• [How to complete this task]:
A word-for-word repetition of the records beneath this task is the expected answer.

• [Task inputs]:
+ + + + + + +

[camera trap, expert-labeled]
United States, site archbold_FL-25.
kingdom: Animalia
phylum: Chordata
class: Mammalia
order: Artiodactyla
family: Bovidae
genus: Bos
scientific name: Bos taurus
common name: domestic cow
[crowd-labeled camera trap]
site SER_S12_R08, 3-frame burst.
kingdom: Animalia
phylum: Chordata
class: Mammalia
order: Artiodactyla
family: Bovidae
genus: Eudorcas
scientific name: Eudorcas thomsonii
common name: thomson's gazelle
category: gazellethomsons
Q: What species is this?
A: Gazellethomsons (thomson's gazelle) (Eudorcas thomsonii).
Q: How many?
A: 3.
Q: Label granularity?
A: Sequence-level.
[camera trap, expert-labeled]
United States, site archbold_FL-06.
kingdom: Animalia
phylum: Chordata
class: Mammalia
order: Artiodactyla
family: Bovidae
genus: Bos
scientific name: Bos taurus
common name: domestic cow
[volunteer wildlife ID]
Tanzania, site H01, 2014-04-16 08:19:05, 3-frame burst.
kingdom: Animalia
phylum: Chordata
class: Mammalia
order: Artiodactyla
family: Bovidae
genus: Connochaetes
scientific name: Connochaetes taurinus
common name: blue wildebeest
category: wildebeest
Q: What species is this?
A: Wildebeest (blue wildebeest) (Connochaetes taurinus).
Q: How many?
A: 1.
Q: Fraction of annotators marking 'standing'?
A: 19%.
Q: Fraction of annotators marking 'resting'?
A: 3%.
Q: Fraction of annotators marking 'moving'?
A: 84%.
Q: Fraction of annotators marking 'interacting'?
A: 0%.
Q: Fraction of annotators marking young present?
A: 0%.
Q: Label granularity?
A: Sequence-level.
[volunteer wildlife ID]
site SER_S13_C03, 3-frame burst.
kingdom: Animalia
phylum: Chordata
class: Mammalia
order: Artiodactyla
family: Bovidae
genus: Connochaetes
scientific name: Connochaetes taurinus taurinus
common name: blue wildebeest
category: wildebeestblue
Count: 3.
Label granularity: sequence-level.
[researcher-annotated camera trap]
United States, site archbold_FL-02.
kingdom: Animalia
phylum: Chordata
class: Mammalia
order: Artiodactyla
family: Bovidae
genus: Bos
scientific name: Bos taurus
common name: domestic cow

+ + + + + + +

• [Exercise answer]:
[camera trap, expert-labeled]
United States, site archbold_FL-25.
kingdom: Animalia
phylum: Chordata
class: Mammalia
order: Artiodactyla
family: Bovidae
genus: Bos
scientific name: Bos taurus
common name: domestic cow
[crowd-labeled camera trap]
site SER_S12_R08, 3-frame burst.
kingdom: Animalia
phylum: Chordata
class: Mammalia
order: Artiodactyla
family: Bovidae
genus: Eudorcas
scientific name: Eudorcas thomsonii
common name: thomson's gazelle
category: gazellethomsons
Q: What species is this?
A: Gazellethomsons (thomson's gazelle) (Eudorcas thomsonii).
Q: How many?
A: 3.
Q: Label granularity?
A: Sequence-level.
[camera trap, expert-labeled]
United States, site archbold_FL-06.
kingdom: Animalia
phylum: Chordata
class: Mammalia
order: Artiodactyla
family: Bovidae
genus: Bos
scientific name: Bos taurus
common name: domestic cow
[volunteer wildlife ID]
Tanzania, site H01, 2014-04-16 08:19:05, 3-frame burst.
kingdom: Animalia
phylum: Chordata
class: Mammalia
order: Artiodactyla
family: Bovidae
genus: Connochaetes
scientific name: Connochaetes taurinus
common name: blue wildebeest
category: wildebeest
Q: What species is this?
A: Wildebeest (blue wildebeest) (Connochaetes taurinus).
Q: How many?
A: 1.
Q: Fraction of annotators marking 'standing'?
A: 19%.
Q: Fraction of annotators marking 'resting'?
A: 3%.
Q: Fraction of annotators marking 'moving'?
A: 84%.
Q: Fraction of annotators marking 'interacting'?
A: 0%.
Q: Fraction of annotators marking young present?
A: 0%.
Q: Label granularity?
A: Sequence-level.
[volunteer wildlife ID]
site SER_S13_C03, 3-frame burst.
kingdom: Animalia
phylum: Chordata
class: Mammalia
order: Artiodactyla
family: Bovidae
genus: Connochaetes
scientific name: Connochaetes taurinus taurinus
common name: blue wildebeest
category: wildebeestblue
Count: 3.
Label granularity: sequence-level.
[researcher-annotated camera trap]
United States, site archbold_FL-02.
kingdom: Animalia
phylum: Chordata
class: Mammalia
order: Artiodactyla
family: Bovidae
genus: Bos
scientific name: Bos taurus
common name: domestic cow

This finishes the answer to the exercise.